### [TEXT SEGMENT]
※
Re: [External] Multiple COPY on the same table

2018-08-20 Thread Ravi Krishna
1. The tables has no indexes at the time of load.2.  The create table and copy 
are in the same transaction.
So I guess that's pretty much it.  I understand the long time it takes as some 
of the tables have 400+ million rows.Also the env is a container and since this 
is currently a POC system , not much time has been invested in fine tuning it.
thanks all.

Re: [External] Multiple COPY on the same table

2018-08-20 Thread Ron

Maybe he just has a large file that needs to be loaded into a table...

On 08/20/2018 11:47 AM, Vijaykumar Jain wrote:

Hey Ravi,

What is the goal you are trying to achieve here.
To make pgdump/restore faster?
To make replication faster?
To make backup faster ?

Also no matter how small you split the files into, if network is your 
bottleneck then I am not sure you can attain n times the benefit my simply 
sending the files in parallel but yeah maybe some benefit.
But then for parallel processing you also need to ensure your server is 
having relevant resources or else it will just be a lot of context 
switching I guess ?

Pg dump has an option to dump in parallel
pgbasebackup is single threaded I read but pgbackrest can allow better 
parallel processing in backups.
There is also logical replication where you can selectively replicate your 
tables to avoid bandwidth issues.
I might have said a lot and nothing may be relevant, but you need to let 
us know the goal you want to achieve :)
※
### [COLLECTED DATA]
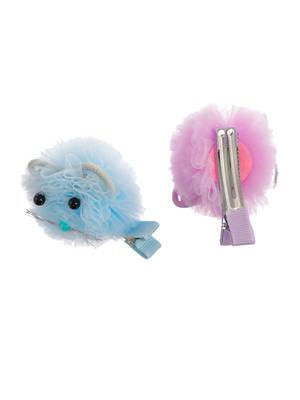 Set of 2 fur hair pin 2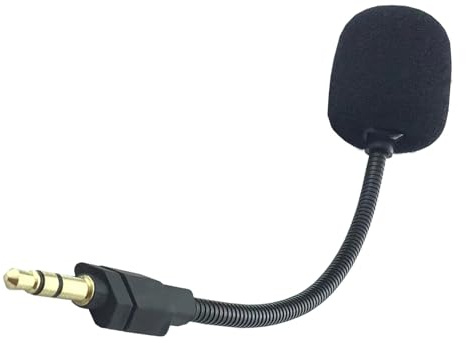 Hattba Micros de jeu de rechange 3,5 mm pour microphone de jeu G733, casques de jeu PC, accessoires pour casque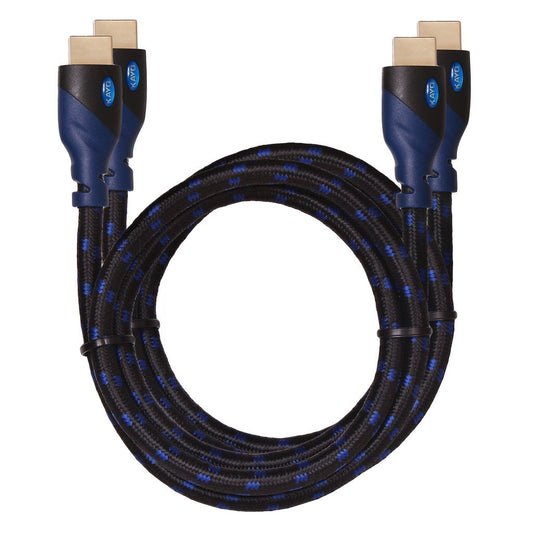 4K HDMI Cable 10ft[2 Pack]-KAYO High Speed HDMI 2.0 Cable 18Gbps[Supports 4K HDR,3D,2160P,1080P,Ethernet]-28AWG Braided HDMI Cord-Audio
※
### [INSTRUCTIONS]
a - From the forum thread, write out the passage starting with "To make replication" and going on through "maybe some benefit.".
b - In the forum thread, which tool does Vijaykumar Jain say can allow better parallel processing in backups?

### [ANSWERS PROVIDED]
a -
To make replication faster?
To make backup faster ?

Also no matter how small you split the files into, if network is your 
bottleneck then I am not sure you can attain n times the benefit my simply 
sending the files in parallel but yeah maybe some benefit.

b - pgbackrest